Looking ahead, MBA predicts refi’s will keep dropping—to 32% in the second quarter of this year and 28% in the third quarter. And the 2018 forecast puts refinances between 23% and 30% of the mortgage market.

OK, you say, we’ve handled things pretty well up to now. So why should we be worried? Two reasons: You’ll need to up your game to handle even more purchase loans and while you’re looking for a bigger slice of the pie, that entire pie is getting smaller.

In 2016, residential mortgage originations totaled $1.89 trillion dollars, according to MBA. In 2017, the forecast calls for a total of $1.6 trillion, or nearly $300 billion less than the previous year—no small chunk of change.

Smaller pie means more competition. So get ready. And don’t take your foot off the gas!

While credit unions have shown we can be players in the purchase market, we can’t slow down, we can’t miss opportunities.
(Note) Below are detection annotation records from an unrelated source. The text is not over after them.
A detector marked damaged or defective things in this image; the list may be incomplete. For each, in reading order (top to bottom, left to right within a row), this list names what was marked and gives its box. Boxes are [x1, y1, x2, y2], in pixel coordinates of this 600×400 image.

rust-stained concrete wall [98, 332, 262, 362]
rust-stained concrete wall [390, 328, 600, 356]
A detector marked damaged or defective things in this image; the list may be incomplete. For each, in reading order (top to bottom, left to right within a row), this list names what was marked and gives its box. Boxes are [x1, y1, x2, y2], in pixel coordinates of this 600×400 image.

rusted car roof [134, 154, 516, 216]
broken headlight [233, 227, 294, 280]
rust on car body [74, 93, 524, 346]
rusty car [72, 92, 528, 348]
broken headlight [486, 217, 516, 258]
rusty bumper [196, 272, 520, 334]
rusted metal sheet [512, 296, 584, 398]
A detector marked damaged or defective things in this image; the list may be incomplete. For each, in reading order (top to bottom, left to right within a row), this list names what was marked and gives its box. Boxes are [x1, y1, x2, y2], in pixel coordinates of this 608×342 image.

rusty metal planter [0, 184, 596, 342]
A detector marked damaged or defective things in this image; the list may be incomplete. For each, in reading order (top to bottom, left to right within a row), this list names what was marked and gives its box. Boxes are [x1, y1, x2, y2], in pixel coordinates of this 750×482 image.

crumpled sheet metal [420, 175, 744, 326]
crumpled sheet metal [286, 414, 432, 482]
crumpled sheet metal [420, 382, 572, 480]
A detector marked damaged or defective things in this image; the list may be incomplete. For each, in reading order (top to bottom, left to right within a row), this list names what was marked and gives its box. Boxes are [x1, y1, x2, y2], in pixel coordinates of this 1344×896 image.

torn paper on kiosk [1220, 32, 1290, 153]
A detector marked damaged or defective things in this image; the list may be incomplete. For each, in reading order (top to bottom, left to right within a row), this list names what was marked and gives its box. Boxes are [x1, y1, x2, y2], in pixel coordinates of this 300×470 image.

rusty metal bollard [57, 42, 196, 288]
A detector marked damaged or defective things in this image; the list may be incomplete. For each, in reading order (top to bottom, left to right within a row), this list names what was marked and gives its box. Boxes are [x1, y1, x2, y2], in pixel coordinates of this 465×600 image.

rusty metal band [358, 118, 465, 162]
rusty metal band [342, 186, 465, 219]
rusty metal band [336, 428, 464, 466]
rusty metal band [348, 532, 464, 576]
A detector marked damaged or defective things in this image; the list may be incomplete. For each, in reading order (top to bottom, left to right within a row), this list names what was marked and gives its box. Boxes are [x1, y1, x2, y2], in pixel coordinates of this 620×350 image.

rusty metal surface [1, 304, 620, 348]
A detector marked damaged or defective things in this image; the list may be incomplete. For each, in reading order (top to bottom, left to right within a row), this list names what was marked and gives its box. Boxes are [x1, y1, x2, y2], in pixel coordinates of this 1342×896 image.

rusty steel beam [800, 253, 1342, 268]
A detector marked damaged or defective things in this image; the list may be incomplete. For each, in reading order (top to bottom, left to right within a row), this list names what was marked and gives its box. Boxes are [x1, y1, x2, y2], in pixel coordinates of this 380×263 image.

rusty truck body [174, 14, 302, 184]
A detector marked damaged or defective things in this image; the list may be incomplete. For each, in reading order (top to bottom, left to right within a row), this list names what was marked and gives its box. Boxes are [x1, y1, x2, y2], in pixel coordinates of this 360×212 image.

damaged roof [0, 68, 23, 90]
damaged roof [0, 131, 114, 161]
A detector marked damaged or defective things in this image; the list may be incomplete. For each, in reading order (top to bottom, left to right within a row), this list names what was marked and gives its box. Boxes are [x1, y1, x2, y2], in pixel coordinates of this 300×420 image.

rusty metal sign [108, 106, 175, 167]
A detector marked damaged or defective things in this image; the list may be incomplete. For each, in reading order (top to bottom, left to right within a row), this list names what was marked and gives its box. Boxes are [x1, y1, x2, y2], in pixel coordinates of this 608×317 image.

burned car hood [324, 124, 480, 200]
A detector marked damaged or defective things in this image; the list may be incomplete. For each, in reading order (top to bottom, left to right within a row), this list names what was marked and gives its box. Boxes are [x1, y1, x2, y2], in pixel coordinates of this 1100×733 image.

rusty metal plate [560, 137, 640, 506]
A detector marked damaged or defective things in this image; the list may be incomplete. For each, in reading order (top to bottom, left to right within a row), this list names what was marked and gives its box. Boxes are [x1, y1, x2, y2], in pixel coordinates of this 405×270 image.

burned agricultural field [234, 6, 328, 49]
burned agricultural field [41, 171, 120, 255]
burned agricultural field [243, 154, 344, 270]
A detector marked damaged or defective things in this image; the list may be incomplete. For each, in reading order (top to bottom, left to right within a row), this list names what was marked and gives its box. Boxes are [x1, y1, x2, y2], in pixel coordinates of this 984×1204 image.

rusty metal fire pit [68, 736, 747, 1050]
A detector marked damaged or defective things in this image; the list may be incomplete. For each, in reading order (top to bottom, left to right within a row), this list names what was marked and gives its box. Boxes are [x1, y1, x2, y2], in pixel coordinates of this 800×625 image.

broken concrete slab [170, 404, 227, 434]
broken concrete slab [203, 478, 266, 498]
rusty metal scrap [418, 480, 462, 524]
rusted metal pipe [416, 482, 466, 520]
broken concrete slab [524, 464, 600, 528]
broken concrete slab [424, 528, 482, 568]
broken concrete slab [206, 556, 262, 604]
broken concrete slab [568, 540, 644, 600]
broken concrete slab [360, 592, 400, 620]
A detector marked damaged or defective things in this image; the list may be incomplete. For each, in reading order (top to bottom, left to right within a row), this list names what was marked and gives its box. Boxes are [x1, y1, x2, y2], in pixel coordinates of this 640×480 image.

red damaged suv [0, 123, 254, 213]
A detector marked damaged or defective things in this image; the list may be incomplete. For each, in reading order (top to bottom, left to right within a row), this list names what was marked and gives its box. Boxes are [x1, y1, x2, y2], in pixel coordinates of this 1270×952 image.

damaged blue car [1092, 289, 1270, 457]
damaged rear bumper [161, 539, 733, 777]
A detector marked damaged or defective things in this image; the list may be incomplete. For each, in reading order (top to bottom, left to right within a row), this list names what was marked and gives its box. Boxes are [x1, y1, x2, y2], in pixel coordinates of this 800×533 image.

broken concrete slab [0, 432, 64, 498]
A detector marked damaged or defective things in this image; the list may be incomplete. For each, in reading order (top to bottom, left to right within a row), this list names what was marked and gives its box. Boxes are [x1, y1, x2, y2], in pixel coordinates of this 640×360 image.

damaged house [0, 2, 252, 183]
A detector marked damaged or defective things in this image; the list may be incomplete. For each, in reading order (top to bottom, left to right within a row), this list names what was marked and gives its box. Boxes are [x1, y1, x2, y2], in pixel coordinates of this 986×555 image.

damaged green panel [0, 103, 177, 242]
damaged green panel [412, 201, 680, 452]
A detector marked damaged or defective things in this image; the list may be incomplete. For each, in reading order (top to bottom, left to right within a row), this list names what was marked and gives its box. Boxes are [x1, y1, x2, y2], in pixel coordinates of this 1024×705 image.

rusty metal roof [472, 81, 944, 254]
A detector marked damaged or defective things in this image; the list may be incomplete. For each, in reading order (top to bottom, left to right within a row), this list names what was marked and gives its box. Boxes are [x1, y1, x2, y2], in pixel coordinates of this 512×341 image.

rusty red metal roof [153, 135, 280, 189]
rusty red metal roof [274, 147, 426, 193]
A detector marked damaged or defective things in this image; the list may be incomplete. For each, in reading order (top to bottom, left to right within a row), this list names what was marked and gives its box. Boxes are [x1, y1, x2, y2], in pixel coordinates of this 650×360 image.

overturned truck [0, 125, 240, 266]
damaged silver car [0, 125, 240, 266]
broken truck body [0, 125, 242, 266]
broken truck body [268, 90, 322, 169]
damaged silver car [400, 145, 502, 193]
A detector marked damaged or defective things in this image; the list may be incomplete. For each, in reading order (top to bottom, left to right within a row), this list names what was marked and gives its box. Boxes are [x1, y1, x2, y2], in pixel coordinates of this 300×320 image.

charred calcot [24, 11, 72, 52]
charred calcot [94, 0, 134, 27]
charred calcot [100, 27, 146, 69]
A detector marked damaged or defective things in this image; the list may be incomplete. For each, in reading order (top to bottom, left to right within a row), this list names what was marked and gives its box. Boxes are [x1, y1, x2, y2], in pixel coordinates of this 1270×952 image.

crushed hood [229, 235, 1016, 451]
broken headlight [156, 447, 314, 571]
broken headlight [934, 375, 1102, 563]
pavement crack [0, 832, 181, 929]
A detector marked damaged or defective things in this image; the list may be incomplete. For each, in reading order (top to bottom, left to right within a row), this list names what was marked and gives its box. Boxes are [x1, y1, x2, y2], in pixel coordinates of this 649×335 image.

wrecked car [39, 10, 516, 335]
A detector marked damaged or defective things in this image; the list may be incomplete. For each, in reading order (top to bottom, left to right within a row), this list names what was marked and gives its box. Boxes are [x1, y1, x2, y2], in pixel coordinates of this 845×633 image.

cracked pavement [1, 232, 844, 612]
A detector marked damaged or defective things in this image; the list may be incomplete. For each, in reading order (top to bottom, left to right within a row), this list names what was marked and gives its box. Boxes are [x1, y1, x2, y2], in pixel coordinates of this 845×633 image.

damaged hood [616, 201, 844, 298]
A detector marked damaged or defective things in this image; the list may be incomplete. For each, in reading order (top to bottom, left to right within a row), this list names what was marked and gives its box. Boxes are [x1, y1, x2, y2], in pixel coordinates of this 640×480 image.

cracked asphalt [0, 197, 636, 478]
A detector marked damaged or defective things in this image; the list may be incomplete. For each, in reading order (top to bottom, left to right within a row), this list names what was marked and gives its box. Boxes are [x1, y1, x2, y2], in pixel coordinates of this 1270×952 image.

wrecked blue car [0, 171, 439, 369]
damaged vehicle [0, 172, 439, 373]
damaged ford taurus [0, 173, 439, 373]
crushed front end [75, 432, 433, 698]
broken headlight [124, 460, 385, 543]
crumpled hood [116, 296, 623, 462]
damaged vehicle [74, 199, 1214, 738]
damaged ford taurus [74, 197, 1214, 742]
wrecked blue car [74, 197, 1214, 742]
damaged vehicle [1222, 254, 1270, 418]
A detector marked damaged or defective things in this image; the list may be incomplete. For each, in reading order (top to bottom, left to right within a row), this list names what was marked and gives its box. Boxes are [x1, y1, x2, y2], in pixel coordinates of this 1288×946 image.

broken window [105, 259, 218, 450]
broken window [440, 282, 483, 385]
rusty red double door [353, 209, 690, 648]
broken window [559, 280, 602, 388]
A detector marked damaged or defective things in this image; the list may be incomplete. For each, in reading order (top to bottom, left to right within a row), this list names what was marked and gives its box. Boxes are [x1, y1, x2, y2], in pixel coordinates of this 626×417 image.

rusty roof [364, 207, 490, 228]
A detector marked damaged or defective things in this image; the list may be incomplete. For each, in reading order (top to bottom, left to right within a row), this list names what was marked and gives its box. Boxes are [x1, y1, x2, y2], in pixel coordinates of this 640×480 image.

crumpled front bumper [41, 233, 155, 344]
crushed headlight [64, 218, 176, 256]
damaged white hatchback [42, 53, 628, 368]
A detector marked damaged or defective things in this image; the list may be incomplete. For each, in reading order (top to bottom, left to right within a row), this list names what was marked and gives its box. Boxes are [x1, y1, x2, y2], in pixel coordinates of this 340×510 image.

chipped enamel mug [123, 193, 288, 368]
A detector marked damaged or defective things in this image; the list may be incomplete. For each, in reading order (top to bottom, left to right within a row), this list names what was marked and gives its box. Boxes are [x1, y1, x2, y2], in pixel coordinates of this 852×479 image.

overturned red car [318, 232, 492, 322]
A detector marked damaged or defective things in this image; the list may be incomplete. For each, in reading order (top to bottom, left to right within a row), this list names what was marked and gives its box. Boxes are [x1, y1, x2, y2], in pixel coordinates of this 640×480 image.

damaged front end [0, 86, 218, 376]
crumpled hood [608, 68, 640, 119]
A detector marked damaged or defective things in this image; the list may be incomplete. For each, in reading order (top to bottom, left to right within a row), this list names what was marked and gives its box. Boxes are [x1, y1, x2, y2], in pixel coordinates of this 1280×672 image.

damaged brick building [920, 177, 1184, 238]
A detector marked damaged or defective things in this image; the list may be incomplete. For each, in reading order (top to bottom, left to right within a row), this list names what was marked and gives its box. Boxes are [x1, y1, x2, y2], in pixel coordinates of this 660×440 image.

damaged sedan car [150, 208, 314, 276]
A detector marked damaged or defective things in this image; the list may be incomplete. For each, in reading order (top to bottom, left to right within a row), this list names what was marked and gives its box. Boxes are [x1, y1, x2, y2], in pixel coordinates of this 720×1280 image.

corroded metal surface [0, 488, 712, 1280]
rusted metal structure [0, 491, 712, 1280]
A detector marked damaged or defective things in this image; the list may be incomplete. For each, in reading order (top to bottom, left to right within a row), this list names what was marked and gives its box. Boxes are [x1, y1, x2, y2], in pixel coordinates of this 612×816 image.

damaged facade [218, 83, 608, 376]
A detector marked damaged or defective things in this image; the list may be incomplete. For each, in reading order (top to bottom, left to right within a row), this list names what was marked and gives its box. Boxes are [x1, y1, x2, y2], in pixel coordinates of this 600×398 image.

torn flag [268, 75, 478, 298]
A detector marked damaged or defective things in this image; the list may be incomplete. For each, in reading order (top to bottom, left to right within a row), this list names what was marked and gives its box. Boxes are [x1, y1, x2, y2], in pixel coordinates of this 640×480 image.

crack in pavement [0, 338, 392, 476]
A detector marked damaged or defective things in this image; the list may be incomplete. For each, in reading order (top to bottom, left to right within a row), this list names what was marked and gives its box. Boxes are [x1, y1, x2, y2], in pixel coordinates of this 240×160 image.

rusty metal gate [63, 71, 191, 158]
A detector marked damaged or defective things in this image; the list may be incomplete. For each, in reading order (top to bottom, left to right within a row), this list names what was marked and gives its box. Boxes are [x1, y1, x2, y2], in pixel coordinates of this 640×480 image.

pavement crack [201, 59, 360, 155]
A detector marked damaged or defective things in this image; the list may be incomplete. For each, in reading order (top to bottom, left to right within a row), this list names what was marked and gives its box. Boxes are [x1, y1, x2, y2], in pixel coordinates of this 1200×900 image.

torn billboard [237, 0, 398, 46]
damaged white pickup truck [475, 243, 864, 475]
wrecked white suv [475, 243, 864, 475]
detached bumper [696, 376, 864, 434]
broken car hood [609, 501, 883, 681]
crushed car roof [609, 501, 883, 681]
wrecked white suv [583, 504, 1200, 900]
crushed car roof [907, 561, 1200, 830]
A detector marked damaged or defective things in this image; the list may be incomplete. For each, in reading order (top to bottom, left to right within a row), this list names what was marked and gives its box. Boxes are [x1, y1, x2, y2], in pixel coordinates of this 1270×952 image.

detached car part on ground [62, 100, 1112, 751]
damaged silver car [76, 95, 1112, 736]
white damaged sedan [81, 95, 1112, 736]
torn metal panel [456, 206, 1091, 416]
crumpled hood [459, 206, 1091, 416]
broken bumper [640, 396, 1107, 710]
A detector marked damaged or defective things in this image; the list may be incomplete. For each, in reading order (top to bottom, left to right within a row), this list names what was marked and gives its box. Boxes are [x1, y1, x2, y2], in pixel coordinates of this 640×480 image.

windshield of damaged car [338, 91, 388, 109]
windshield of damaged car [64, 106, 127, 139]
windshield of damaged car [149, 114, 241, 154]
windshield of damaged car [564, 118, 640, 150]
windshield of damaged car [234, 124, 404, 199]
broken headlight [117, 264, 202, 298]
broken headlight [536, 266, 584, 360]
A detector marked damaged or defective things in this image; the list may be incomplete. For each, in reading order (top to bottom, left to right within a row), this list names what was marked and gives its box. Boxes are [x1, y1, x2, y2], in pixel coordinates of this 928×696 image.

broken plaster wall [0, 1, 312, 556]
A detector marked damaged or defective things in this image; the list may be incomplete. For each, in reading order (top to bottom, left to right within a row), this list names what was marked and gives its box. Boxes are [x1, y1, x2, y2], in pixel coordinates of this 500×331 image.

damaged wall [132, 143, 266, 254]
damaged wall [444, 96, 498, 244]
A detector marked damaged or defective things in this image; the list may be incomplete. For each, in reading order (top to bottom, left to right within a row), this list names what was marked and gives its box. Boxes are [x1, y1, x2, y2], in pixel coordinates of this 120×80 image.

Make sure you are doing these things, many of which are topics ACUMA delves into at its workshops and conference:

  • Cultivate relationships with Realtors, who as partners can point business your way (and bring you, new members—maybe even Realtors among them). And be certain they can contact you when necessary—including weekends when they are the busiest.
  • Review and update your products (continually) to ensure you have the “right fit” for first-time homebuyers and the markets you serve.
  • Meet members on their own terms by providing a variety of application and communication channels (face-to-face, online, email, print, text messages, etc.) so they can select the best option for them. And a corollary: Set goals for responses and measure the data—quicker is definitely better.
  • Move toward automation and digitizing more of the mortgage process. If you don’t, you will lose business to those that do.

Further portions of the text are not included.